KETTCAR – „Oberhausen-Sterkrade“ ist schwierig zu singen
Kettcar haben vor acht Tagen ihr neuestes Werk „Gute Laune ungerecht verteilt“ (unser Album des Monats – hier die Kritik lesen) veröffentlicht, sind nach einer Woche dafür mit ihrer ersten Position 1 in den Charts belohnt worden. Die begleitende Tour führt das Quintett heute in die restlos ausverkaufte Turbinenhalle 2 nach Oberhausen. (Warum die 2 wichtig ist, erfahrt Ihr später!)

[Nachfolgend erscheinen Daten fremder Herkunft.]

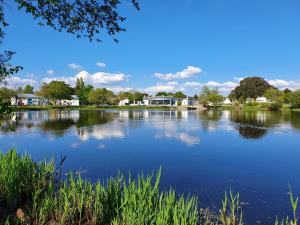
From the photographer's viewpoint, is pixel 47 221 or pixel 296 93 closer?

Den Abend eröffnen Kochkraft durch KMA, die mit ihren elektronischen Klängen für frischen Wind sorgen, allerdings nicht jeden in der Halle erreichen, da die Schnittmenge mit den Headliner doch eher marginal ist.
Um kurz nach 21.00 Uhr ist es dann so weit, das Saallicht erlischt, und Marcus Wiebusch, Erik Langer, Reimer Bustorff, Lars Wiebusch und Christian Hake begeben sich an ihre jeweiligen Arbeitsplätze.
Ein wenig Ironie schwingt bei den ersten Tönen mit, denn der Opener, trägt den alten Pauker-Spruch „Auch für mich 6. Stunde“ als Titel. Da es inhaltlich aber um ganz andere Themen geht, fällt den wenigsten dieser kleine Gag auf.
Die Herren -genauer Sänger Marcus Wiebusch und Bassist Reimer Bustorff- sind durchaus in Erzähllaune, und erinnern an frühere Auftritte in der und familiäre Verbindungen zur Stadt, und etlichen Storys aus fast 25 Jahren Bandgeschichte. Am amüsantesten wird es, als Reimer von seinem nachmittäglichen Spaziergang durch die Stadt erzählt, und wie er freudig nach der Rückkehr dem Veranstalter von all den Fans erzählt, die bereits um 13.00 Uhr mit ´nem Piccolo sich auf die Show vorbereiten würden. Tatsächlich waren es aber die Schlagerfans, die sich für die Turbinenhalle 1 -und die dortige Party- auf Betriebstemperatur brachten, wie ihm mit einem Augenzwinkern mitgeteilt wurde. Aber natürlich steht neben all der Plauderei die Musik im Vordergrund, und die Truppe spielt sich durch die gesamte Historie. Es gibt „Benzin und Kartoffelchips“, „Sommer ’89“, „Notiz an mich selbst“ und „Im Taxi weinen“ und natürlich ein paar (wenige) neue Lieder zu hören.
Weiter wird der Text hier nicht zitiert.